Ahora que todo el mundo habla del cambio climático, es necesario aterrizar para ver la cotidianidad que puede contribuir para bien o para mal a este macro tema.
En el ámbito automotriz, son comunes las metas de producción de vehículos eléctricos y los compromisos de los países de comercializar únicamente unidades eléctricas a más tardar en el año 2040.
En México, el presidente Andrés Manuel López Obrador anunció que para 2030 se producirá el 50 por ciento de vehículos cero emisiones en el ‘Decálogo de Acciones contra el Cambio Climático’.
Actualmente, la proporción de ventas de autos híbridos y eléctricos con respecto a las de combustibles fósiles no supera el 5 por ciento, es una cifra pequeña sobre los más de 47 millones de autos entre buses, camiones y autos con una edad promedio de 14.3, 19 y 15 años, respectivamente, según el INEGI.
Esta edad aumentará cuando se matriculen los más de 750.000 coches chatarra regularizados; cantidad que crecerá al seguir introduciendo unidades de contrabando, estimando cerrar el año con 1,2 millones de vehículos inseguros y contaminantes.
Más allá de los efectos económicos que implica esta regularización, según el PNUMA, los vehículos usados importados de manera desordenada y sin ningún tipo de regulación son de mala calidad y tienen un impacto no solo a nivel macro, sino que también comprometen la seguridad vial, provocando un riesgo importante para salud pública; sin mencionar que la emisión de grandes cantidades de contaminantes son responsables de enfermedades respiratorias crónicas, derrames cerebrales, cáncer y enfermedades del corazón.
Los vehículos son cada vez más seguros y respetuosos con el medio ambiente, pero requieren un mantenimiento en cuanto al medio ambiente y las condiciones físico-mecánicas, ya que sufren desgaste y desajuste natural durante la conducción.
En 1976 se publicó la primera NOM para evaluar las emisiones contaminantes de los automóviles livianos, pero no fue hasta 1993 que comenzó a implementarse.
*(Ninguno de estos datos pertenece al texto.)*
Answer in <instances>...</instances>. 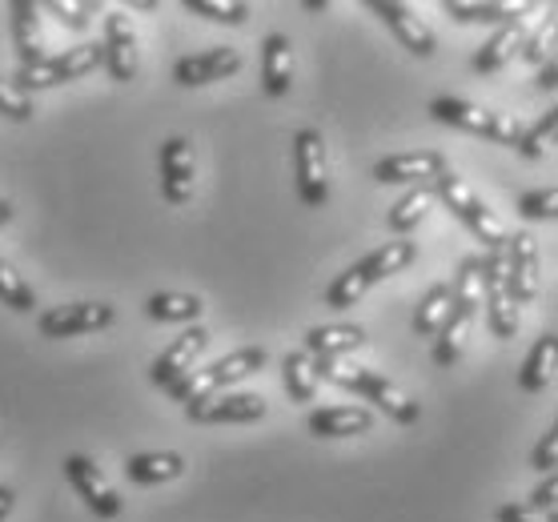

Hace 30 años eran comunes los altos niveles de contaminación, por lo que se inició la verificación vehicular obligatoria; No fue del agrado de todos, pero poco a poco se fue introduciendo la disciplina del tuning de coches.
Una suerte de selección natural fue cribando los vehículos que estarían en condiciones ambientales para circular por el DF y progresivamente se incorporarían otras entidades. Es sorprendente e indigno que a casi 50 años de aquella NOM su uso no esté generalizado en el país, más aún dada la emergencia ambiental mundial que atravesamos.
Recientemente, por una orden presidencial que no fue debidamente considerada ni reflexionada, se eliminó de un plumazo la NOM-236-SE, que establecía el protocolo normalizado para la inspección físico-mecánica de los automóviles en circulación. Ojalá no tengamos que esperar otras décadas para la necesaria mejora de la seguridad vial, de la disciplina de mantenimiento; de lo contrario, sería completamente utópico planificar una flota de vehículos respetuosa con el medio ambiente.